This post is part of our ongoing series on Doing Business in China. You can find the introduction to this series here.
In our past posts we have tried to walk a diplomatic line, highlighting the importance of commercial rather than political considerations when entering the China market. But in this post we are going to be more direct, our topic here is Intellectual Property (IP). The truth is that every company in China who wants to partner with a US company wants their IP, everything else is at best secondary, and usually just lip service paid.
We do not think this will shock or offend anyone in China. People there tell us this regularly, and it is a clear subtext (if not the explicit message) of much business press coverage there. We imagine this brutal truth will sound a little harsher to those here. “Surely, our JV partner is different.”, “They see the big picture.”, “Our relationship is Win-Win.” Actually, we imagine that anyone doing business in China is already aware of this reality, but there are still arguments we tell ourselves to avoid staring into the abyss.
This does not mean you should drop anchor and give up on China, but it does argue for an extremely sober assessment of how you approach the China market, and most of this assessment should be inward-focusing.
First, some background. The term ‘IP’ gets bandied about a lot, but it merits closer inspection. IP does not mean patents. They have those already. It does include trade secrets and in-process R&D. There has been a lot of talk recently after the Journal’s story about Equifax’s claims that it was worried about Chinese spies. We suspect that this practice is probably more widespread and less effective than the headlines suggest. And this only covers a portion of what JV partners seek. Perhaps the best way to think about this is to understand that the other side wants to capture whatever it is that you do that makes a profit. This is both a bigger problem than just thinking about patents, but also one that is actually much more manageable.
Also, this discussion needs a bit of historical perspective. All too often, the narrative we see in the press about China’s attempts to capture Western IP is couched in some very negative stereotypes (with the word ‘inscrutable’ only implied). But the truth is IP migration has always been a major part of economic development. If IP protection were perfect then the only country with agriculture today would be Iraq, and the rest of us would be nomads gathering roots and berries. More to the point, we remember our grade school history classes when Samuel Slater (and others) were lauded as American heroes for stealing the English secrets for designing water mills and thus bringing the Industrial Revolution to the US. More recently, we know one major Western networking equipment vendor which is notorious for ‘adapting’ the designs of its suppliers for their own internal sourced modules. Theft is theft, but let’s not pretend any country has a monopoly on this behavior.

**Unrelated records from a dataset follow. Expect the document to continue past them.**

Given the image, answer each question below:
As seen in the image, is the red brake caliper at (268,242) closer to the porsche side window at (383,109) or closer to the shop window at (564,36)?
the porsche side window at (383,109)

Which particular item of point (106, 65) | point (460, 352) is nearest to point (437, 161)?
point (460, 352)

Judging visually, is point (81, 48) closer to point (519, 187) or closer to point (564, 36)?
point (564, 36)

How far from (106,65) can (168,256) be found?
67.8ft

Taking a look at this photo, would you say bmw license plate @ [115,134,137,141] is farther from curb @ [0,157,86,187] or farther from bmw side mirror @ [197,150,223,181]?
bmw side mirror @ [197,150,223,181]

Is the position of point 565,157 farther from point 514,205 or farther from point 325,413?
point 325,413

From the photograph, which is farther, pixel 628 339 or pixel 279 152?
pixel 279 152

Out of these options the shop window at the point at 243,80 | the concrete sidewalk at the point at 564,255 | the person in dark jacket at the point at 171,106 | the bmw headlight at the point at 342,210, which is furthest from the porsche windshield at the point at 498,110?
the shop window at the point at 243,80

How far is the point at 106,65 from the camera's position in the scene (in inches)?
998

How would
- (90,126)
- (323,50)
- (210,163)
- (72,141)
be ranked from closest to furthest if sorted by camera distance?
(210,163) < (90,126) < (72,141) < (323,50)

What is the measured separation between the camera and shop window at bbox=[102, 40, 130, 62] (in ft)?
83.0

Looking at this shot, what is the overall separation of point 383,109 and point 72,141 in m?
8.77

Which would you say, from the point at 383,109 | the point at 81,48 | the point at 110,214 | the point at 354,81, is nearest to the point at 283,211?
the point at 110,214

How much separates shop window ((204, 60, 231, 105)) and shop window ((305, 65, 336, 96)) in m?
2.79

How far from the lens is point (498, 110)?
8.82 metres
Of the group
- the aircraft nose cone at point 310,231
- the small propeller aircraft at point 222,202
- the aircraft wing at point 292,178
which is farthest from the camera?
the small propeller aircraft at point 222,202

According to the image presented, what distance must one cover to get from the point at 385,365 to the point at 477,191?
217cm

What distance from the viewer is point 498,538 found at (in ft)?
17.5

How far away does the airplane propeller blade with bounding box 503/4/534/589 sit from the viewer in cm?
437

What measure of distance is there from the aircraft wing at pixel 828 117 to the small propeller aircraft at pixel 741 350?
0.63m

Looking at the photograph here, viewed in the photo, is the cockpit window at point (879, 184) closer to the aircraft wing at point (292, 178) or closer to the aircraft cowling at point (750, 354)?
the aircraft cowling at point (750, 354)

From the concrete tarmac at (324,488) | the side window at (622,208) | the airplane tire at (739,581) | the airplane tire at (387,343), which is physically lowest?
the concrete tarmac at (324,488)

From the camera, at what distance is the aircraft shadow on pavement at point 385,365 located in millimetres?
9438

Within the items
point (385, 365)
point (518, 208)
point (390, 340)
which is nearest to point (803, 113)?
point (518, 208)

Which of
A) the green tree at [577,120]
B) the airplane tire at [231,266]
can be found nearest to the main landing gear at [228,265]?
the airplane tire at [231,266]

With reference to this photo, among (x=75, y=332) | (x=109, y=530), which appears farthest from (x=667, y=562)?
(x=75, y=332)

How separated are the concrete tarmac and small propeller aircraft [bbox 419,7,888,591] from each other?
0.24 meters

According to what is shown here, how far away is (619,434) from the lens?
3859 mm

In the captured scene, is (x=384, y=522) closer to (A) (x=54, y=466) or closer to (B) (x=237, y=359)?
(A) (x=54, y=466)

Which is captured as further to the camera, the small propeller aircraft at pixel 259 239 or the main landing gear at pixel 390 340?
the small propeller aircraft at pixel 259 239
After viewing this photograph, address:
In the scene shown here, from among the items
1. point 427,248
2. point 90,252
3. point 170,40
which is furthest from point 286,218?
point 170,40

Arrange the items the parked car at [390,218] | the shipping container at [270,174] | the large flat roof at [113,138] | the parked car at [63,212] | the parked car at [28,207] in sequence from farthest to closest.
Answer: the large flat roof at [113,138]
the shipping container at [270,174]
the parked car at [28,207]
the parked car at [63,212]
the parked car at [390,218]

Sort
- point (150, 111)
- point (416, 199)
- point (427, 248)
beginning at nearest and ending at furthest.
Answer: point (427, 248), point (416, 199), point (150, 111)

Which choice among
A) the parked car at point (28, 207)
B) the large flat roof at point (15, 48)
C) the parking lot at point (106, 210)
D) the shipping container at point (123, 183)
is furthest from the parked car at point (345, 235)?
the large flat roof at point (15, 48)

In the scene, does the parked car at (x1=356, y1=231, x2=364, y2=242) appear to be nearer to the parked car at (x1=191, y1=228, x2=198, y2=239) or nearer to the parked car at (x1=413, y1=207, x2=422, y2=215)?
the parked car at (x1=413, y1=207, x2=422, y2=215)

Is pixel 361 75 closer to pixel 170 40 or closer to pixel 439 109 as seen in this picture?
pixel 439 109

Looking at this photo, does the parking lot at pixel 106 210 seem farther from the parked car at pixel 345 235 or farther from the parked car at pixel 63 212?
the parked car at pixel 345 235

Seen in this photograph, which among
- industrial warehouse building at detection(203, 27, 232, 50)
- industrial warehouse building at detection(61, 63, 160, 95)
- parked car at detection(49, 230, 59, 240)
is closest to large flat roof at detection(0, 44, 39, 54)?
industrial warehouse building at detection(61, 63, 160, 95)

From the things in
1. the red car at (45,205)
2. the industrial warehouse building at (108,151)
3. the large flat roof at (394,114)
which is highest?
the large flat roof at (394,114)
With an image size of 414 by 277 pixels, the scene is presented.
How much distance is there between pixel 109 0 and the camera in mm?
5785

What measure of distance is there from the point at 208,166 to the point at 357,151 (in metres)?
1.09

Chinese companies know that they need to work their way up the value chain. For all the perceived State control in China, domestic markets there are intensely competitive. This level of gloves-are-off competition seems remote to our genteel business practices, and are often more reminiscent of Dickensian England, but competition in China is brutal. Admittedly, there is a political aspect to this, with a fair amount of National Pride in China staked on it’s ability to nurture global technology leaders. But every company everywhere needs to advance its ‘IP’ to maintain and grow profits. China, like many countries before it, sees the fastest way to doing this as learning from foreigners, where ‘learning’ is both literal and a euphemism for ‘by any means’.
Our point here is that Chinese companies are not acting irrationally. They face an immense amount of pressure to learn or get swallowed by competitors. The one big difference in China is that often the government will put its finger on the scales and pressure foreign companies to ‘share’.